I didn't address picking out the maximum length substring captured. There are lots of ways to do that.
Update: Ok, here's an easy way to get the max length as the search is done, using the (?{}) construct.
use re 'eval';
my $re = qr/((.)\2+)/;
my ($maxlen, $maxchr, $maxloc);
$_="aabccccdddeffff";
1 while m/$re(?{
$maxlen = length($^N),
$maxchr = substr($^N,0,1),
$maxloc = pos() - $maxlen
if length($^N) > $maxlen;
})/g;
print $maxchr, ' x ', $maxlen, ' at ', $maxloc, $/;
__END__
c x 4 at 3
Access to the original matching chunk of the string is given by substr($_, $maxloc, $maxlen).

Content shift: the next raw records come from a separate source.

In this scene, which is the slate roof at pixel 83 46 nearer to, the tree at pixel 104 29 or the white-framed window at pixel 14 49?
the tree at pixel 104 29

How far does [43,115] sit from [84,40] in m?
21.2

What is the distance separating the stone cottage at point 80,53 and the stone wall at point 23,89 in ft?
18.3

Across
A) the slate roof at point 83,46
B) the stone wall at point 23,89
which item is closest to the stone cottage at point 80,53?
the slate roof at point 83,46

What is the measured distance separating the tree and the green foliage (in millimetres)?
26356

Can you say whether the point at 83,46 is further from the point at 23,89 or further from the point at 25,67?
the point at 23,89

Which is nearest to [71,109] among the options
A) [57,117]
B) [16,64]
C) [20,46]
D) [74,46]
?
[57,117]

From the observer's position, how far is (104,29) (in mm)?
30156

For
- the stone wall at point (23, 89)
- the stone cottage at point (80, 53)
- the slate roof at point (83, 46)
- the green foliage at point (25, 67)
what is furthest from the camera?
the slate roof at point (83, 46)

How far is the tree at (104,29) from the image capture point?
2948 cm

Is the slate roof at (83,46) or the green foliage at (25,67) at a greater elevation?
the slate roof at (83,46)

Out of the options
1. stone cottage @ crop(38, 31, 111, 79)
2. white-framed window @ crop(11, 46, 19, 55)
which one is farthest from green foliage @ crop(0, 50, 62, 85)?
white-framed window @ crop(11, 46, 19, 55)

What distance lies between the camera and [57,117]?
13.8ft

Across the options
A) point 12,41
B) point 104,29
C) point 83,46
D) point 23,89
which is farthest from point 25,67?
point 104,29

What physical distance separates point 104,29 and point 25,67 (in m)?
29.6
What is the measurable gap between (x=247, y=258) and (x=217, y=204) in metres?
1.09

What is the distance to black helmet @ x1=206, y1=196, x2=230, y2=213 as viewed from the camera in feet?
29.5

| [reply] [d/l] [select] |
|
A slight improvement. It is better to set the pattern to
$re = qr/((.)(?:\2)*)/ . This will allow
matching strings with single chars, strings like $_ = 'abc' .
| [reply] |
|
PERFECT! I knew there was a better mousetrap!
| [reply] |
Re: Longest possible run of a single character
by GrandFather (Saint) on May 22, 2006 at 22:47 UTC
|
If you are dealing with large strings then the following may be a little quicker than the regex based techniques posted so far:
use warnings;
use strict;
my $str;
my $len = 0;
while ($len < 1000000) {
my $runLen = int rand (50);
$str .= chr (ord ('a') + int rand (26)) x $runLen;
$len += $runLen;
}
my $sstr = substr ($str, 0, 1) . (substr ($str, 1) ^ $str);
my @bestRuns;
my $match = "\0";
my $bestRunLen = 2;
my $scan = 0;
while (-1 != (my $start = index $sstr, $match, $scan)) {
my $runLen = length ((substr ($sstr, $start) =~ /(\0+)/)[0]) + 1;
if ($runLen > $bestRunLen) {
# new best match
@bestRuns = $start - 1;
$bestRunLen = $runLen;
$match = "\0" x ($bestRunLen - 1);
} else {
# another best match
push @bestRuns, $start - 1;
}
$scan = $start + $bestRunLen - 1;
}
for (@bestRuns) {
print "Run of " . substr ($str, $_, 1) . " from $_ for $bestRunLen
+\n";
}
Prints:
Run of r from 766269 for 144
Note that this finds all the matches and their start indexes.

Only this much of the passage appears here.